Lionel Messi has been building up to this moment, aware that his fifth World Cup with Argentina almost certainly represents his last chance to get his hands on the trophy.
In July he reported back a week early for pre-season training with Paris Saint-Germain and since then he has looked like a man on a mission, determined to head to Qatar in the best shape possible.
After a difficult first year at PSG in which he struggled to overcome the trauma of his departure from Barcelona, Messi is now back to something like his best and has scored or assisted 26 goals in 18 games for his club this season.
Meanwhile, in Argentina a nation has been holding its breath, hoping the seven-time Ballon d'Or winner does not succumb to an untimely injury.
Messi first went to a World Cup as a teenager in 2006 and has scored a record 90 goals from a record 164 caps.
He captained Argentina to the final of the 2014 World Cup but 2018 was a desperate disappointment, with Jorge Sampaoli's side losing in the last 16 to a France team featuring Kylian Mbappe, now Messi's teammate in Paris.
Now aged 35, Messi goes to Qatar remarkably still looking to score his first goal in the knockout stages of a World Cup, never mind actually win it.
"I feel good physically at the moment. Better than last year, when I arrived at PSG. But when I said this could be my last World Cup, I did so because of my age. After this one finishes we will see how I'm feeling," he said in a recent interview with Directv Sports.
"For us, like for all Argentines, it is difficult to be calm, because we are contenders to win the World Cup.
"But to win the World Cup you need lots of things to go in your favour, in any given match or in the competition as a whole. But we are going there to fight and we are ready to take on anyone."
If Messi is to emulate Diego Maradona, who led Argentina to their last World Cup triumph in 1986, he cannot do it alone.
There may be nobody as good as him in Lionel Scaloni's side, but they appear a much more convincing team than four years ago, when they were fortunate just to get out of their group in Russia.
Argentina go to Qatar on a 35-game unbeaten run that includes their victory in last year's Copa America, their first major tournament success since 1993.
There are more survivors from 2018, including Angel Di Maria, who scored the winner against Brazil at the Maracana in that Copa America final.
But there are others who have become key players under Scaloni, from Cristian Romero in central defence to Leandro Paredes and Rodrigo de Paul in midfield and Lautaro Martinez up front.

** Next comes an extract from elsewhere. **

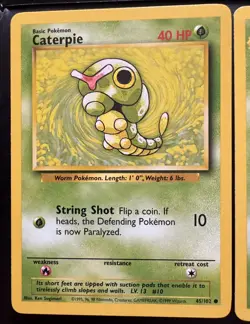 Rare Pokemon TCG Cards Caterpie Common 45/102 Metapod Common 54/102 - Image 3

Martinez, the 25-year-old Inter Milan striker, matched Messi's tally of seven goals in qualifying and certainly removes some of the pressure on his captain in that department.
Messi's role in the team has changed, according to Omar Larrosa, who played in the Argentina side that won the 1978 World Cup on home soil.
"I think he's going to be different in this World Cup. He is the one making others play now, whereas at previous World Cups his teammates were always giving him the ball," Larrosa told AFP.
"I think he's doing his job very well now. You can't ask any more of him."
As skipper, Messi is not only an inspiration to his teammates because of what he does with the ball, as footage released this week of his speech inside the dressing room before last year's Copa America final showed.
If Argentina go all the way to the final in Doha then Messi will have the chance to overtake the record for most matches played at a World Cup, which is currently held by Lothar Matthaeus on 25.
But winning the trophy is all that matters to him.
He may be arguably the greatest player of all time, but it is now or never if he is to crown a magnificent career by winning the greatest prize of all.